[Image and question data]
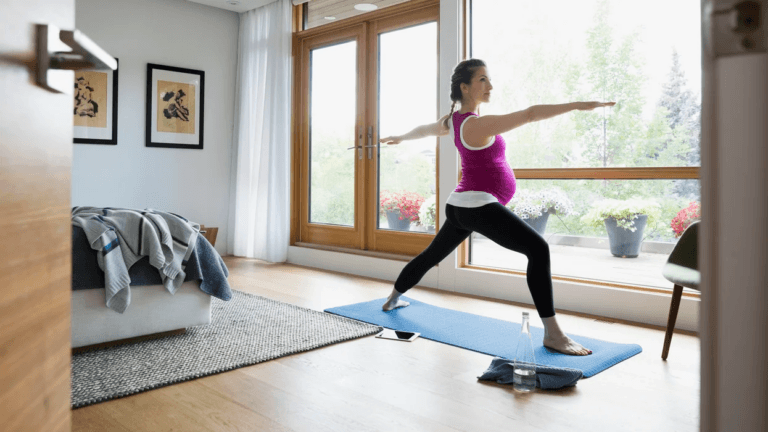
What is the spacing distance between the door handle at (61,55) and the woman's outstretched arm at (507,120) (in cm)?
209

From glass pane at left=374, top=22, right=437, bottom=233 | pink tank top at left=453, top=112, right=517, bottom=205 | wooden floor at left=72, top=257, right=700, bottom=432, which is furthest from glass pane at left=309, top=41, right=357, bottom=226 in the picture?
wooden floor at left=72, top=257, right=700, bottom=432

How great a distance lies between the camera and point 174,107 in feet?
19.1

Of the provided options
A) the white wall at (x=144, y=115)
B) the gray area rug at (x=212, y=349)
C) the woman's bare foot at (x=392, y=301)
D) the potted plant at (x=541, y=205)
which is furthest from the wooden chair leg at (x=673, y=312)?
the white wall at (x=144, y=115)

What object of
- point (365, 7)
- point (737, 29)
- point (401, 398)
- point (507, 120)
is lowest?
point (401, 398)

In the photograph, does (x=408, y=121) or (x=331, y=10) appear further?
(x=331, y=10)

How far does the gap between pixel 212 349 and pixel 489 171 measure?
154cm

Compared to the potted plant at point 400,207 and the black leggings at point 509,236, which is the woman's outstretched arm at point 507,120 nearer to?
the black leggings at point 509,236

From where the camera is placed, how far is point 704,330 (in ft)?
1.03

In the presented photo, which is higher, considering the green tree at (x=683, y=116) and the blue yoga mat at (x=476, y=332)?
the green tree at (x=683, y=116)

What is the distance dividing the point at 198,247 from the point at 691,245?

» What to do: Gather every line in the data above that contains the string "wooden". Matching is case-sensitive.

» Solution:
From glass pane at left=374, top=22, right=437, bottom=233 | pink tank top at left=453, top=112, right=517, bottom=205 | wooden floor at left=72, top=257, right=700, bottom=432, which is furthest from glass pane at left=309, top=41, right=357, bottom=226 in the picture?
wooden floor at left=72, top=257, right=700, bottom=432
which is furthest from the wooden chair leg at (x=673, y=312)?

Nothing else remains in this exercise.